• _Passage to read_
• • • • •
Here, w(ζ) is a holomorphic function, z and ζ are complex variables, C_k is the Laurent expansion coefficient, and R is the shape-dependent scale factor. Expanding Equation (2) in the complex plane gives:

$$r_j{e}^{i{\alpha }_j}=R\left(e^{i{\theta }_j}+\sum _{k=0}^{\infty }{C}_k{e}^{-ik{\theta }_j}\right)$$

(3)

Here, θ_j and α_j are the corresponding polar angles in the physical and image planes, and r_j is the polar diameter in the physical plane.

Applying Euler’s formula to Equation (3) and separating the real and imaginary parts, the following two equations can be obtained:

$$\left\{\begin{array}{l}\sin \left({\alpha }_j-{\theta }_j\right)+\sum _{k=0}^{\infty }{C}_k\sin \left({\alpha }_j+k{\theta }_j\right)=0\hfill \\ r_j=R\left[\cos \left({\alpha }_j-{\theta }_j\right)+\sum _{k=0}^{\infty }{C}_k\cos \left({\alpha }_j+k{\theta }_j\right)\right]\hfill \end{array}\right.$$

(4)

$$R=r_1/\left(1+\sum _{k=0}^{n-1}{C}_k\right)$$

(5)

The problem described in Equations (4) and (5) can be approached as a constrained optimization problem [35] to find an approximate expression for the finite term, aiming to minimize the error between the mapped shape and the original shape. Alternatively, the problem can be directly solved by truncating the series using an analytical method [36]. It is widely accepted that a satisfactory mapping shape can be achieved by expanding the Laurent series to include 6–7 terms. Specifically, for the arched shape shown in Figure 1, its corresponding mapping function can be derived as follows:

$$w(\zeta )=\left\{\begin{array}{l}0.5424\zeta -0.059-0.0036{\zeta }^{-1}+0.0458{\zeta }^{-2}\\ -0.0432{\zeta }^{-3}+0.018{\zeta }^{-4}+0.004{\zeta }^{-5}-0.0046{\zeta }^{-6}\end{array}\right.$$

(6)
• • • • •
• _Data for this exercise_
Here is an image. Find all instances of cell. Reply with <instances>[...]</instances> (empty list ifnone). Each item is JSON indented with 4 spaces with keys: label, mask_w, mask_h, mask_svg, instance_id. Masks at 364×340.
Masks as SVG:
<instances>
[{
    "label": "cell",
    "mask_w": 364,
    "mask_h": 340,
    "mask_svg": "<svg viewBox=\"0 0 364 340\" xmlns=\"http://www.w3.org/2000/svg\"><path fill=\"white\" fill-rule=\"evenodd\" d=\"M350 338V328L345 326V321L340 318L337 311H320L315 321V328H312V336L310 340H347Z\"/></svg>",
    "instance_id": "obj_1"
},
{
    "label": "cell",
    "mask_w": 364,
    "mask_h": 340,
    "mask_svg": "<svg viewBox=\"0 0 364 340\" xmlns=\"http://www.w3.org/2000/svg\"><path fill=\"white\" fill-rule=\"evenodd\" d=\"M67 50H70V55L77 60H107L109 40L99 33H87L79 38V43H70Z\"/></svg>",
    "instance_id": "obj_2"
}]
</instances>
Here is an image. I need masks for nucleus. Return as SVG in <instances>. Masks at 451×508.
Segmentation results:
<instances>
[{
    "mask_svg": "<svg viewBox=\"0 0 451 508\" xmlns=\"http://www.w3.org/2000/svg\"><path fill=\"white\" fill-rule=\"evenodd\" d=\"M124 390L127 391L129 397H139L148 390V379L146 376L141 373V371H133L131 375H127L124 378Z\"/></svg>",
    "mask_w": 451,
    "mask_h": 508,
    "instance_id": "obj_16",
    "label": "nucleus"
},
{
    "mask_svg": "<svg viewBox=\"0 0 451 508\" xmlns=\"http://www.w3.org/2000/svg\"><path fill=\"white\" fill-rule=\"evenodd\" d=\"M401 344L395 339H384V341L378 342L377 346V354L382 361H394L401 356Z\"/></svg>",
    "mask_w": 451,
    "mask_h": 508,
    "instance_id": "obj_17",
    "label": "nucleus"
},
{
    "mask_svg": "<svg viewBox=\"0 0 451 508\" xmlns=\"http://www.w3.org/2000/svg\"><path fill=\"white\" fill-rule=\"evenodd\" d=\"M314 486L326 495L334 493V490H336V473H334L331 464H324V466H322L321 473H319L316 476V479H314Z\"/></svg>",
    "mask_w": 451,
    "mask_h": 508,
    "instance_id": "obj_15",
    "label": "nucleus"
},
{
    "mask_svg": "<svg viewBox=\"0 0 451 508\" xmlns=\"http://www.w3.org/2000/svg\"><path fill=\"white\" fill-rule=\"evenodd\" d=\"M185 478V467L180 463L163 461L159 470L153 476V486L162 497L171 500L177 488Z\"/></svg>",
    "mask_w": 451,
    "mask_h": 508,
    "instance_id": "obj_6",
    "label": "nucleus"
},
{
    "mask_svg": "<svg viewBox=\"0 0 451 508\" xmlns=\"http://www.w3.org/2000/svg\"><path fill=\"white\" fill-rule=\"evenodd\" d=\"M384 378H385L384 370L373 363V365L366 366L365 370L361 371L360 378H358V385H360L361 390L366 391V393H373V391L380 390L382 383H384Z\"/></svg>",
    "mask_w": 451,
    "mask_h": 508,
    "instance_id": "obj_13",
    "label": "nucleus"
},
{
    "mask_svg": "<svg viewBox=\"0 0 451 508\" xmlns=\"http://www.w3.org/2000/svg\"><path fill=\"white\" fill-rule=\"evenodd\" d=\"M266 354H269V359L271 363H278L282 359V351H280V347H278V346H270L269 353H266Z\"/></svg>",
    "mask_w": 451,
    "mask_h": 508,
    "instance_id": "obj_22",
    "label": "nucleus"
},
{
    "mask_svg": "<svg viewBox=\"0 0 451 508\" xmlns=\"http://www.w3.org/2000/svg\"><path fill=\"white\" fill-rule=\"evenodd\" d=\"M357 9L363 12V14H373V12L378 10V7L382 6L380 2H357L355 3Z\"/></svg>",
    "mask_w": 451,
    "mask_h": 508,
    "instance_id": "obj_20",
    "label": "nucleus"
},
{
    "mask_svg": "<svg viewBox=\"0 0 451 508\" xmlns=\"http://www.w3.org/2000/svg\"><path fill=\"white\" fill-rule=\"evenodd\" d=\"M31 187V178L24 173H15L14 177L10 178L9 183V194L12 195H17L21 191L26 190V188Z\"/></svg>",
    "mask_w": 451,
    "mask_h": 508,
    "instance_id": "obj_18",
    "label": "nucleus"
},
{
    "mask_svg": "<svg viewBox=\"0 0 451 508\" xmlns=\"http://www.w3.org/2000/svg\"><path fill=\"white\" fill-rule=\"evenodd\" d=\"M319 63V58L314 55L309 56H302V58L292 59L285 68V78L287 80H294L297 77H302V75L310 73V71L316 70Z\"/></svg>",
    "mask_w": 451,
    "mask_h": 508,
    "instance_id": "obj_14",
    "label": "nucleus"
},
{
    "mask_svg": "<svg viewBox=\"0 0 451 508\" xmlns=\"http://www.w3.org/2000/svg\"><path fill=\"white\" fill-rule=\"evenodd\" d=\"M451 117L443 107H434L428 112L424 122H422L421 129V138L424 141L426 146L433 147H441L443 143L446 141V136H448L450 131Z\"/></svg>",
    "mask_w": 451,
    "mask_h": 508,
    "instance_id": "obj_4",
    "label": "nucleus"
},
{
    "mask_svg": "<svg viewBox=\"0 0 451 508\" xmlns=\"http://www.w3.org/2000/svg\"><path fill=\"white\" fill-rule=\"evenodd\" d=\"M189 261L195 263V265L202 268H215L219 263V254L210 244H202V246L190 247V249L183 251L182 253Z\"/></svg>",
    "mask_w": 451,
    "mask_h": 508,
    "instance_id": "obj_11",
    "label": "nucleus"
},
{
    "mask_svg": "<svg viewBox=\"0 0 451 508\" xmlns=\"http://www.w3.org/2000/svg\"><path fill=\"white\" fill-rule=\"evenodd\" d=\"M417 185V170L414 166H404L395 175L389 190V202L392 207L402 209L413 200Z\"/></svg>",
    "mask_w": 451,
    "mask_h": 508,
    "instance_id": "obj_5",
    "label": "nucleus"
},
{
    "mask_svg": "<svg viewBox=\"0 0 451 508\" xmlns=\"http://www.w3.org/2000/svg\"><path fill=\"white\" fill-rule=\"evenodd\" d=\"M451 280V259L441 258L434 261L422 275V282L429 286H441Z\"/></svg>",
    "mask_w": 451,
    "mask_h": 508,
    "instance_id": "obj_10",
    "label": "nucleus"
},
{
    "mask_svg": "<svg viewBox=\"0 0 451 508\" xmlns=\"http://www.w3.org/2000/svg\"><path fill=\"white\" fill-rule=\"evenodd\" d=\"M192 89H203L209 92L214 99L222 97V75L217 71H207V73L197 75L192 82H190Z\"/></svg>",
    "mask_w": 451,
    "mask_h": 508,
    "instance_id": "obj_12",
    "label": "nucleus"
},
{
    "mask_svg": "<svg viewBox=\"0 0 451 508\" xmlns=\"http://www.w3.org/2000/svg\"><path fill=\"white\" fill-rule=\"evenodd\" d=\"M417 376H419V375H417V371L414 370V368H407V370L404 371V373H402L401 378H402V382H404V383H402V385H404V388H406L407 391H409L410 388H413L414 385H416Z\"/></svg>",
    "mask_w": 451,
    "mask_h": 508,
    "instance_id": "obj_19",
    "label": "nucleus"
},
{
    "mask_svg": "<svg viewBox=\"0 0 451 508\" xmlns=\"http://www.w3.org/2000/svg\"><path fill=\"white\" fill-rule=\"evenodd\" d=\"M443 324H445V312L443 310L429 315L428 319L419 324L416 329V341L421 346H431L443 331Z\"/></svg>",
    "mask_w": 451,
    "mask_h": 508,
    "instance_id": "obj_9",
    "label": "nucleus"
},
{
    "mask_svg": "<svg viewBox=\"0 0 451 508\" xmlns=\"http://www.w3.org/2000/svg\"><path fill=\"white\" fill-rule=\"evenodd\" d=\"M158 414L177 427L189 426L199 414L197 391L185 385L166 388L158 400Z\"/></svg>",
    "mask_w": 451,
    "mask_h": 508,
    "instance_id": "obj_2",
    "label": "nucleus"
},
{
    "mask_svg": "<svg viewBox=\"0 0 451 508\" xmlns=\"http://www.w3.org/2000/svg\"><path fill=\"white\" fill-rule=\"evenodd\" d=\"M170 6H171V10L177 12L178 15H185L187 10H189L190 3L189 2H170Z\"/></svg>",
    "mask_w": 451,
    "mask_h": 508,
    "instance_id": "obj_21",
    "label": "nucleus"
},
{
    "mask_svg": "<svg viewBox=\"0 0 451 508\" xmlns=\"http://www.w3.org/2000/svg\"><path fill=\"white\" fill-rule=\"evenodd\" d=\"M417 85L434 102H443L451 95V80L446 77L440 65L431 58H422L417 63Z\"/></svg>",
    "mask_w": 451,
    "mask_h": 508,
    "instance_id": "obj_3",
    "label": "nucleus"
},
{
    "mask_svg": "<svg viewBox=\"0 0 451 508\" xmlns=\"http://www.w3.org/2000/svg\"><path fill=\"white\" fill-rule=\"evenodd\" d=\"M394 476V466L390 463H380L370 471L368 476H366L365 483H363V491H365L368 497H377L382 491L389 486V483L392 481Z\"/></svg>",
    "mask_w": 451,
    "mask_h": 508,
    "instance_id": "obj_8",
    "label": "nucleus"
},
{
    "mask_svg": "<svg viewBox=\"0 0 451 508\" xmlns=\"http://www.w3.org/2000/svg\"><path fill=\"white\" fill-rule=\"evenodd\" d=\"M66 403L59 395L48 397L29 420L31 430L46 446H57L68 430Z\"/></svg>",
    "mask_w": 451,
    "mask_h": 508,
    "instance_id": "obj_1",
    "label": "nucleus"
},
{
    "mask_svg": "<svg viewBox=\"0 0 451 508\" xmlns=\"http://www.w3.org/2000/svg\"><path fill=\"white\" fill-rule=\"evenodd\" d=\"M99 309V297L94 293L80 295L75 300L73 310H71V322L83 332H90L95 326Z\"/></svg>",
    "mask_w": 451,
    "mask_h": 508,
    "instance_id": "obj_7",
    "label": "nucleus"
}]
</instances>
• • • • •
• _Complete the following_
1. Can you print the passage on the mapping function from "Here, w(ζ) is" to "the physical plane.", word for word?
2. Could you output the entries unchanged, from their very first line to the line with "344L395 339H384V341L378 342L377", including both of those lines?

• _Answers to the tasks_
1.
Here, w(ζ) is a holomorphic function, z and ζ are complex variables, C_k is the Laurent expansion coefficient, and R is the shape-dependent scale factor. Expanding Equation (2) in the complex plane gives:

$$r_j{e}^{i{\alpha }_j}=R\left(e^{i{\theta }_j}+\sum _{k=0}^{\infty }{C}_k{e}^{-ik{\theta }_j}\right)$$

(3)

Here, θ_j and α_j are the corresponding polar angles in the physical and image planes, and r_j is the polar diameter in the physical plane.

2.
Here is an image. Find all instances of cell. Reply with <instances>[...]</instances> (empty list ifnone). Each item is JSON indented with 4 spaces with keys: label, mask_w, mask_h, mask_svg, instance_id. Masks at 364×340.
Masks as SVG:
<instances>
[{
    "label": "cell",
    "mask_w": 364,
    "mask_h": 340,
    "mask_svg": "<svg viewBox=\"0 0 364 340\" xmlns=\"http://www.w3.org/2000/svg\"><path fill=\"white\" fill-rule=\"evenodd\" d=\"M350 338V328L345 326V321L340 318L337 311H320L315 321V328H312V336L310 340H347Z\"/></svg>",
    "instance_id": "obj_1"
},
{
    "label": "cell",
    "mask_w": 364,
    "mask_h": 340,
    "mask_svg": "<svg viewBox=\"0 0 364 340\" xmlns=\"http://www.w3.org/2000/svg\"><path fill=\"white\" fill-rule=\"evenodd\" d=\"M67 50H70V55L77 60H107L109 40L99 33H87L79 38V43H70Z\"/></svg>",
    "instance_id": "obj_2"
}]
</instances>
Here is an image. I need masks for nucleus. Return as SVG in <instances>. Masks at 451×508.
Segmentation results:
<instances>
[{
    "mask_svg": "<svg viewBox=\"0 0 451 508\" xmlns=\"http://www.w3.org/2000/svg\"><path fill=\"white\" fill-rule=\"evenodd\" d=\"M124 390L127 391L129 397H139L148 390V379L146 376L141 373V371H133L131 375H127L124 378Z\"/></svg>",
    "mask_w": 451,
    "mask_h": 508,
    "instance_id": "obj_16",
    "label": "nucleus"
},
{
    "mask_svg": "<svg viewBox=\"0 0 451 508\" xmlns=\"http://www.w3.org/2000/svg\"><path fill=\"white\" fill-rule=\"evenodd\" d=\"M401 344L395 339H384V341L378 342L377 346V354L382 361H394L401 356Z\"/></svg>",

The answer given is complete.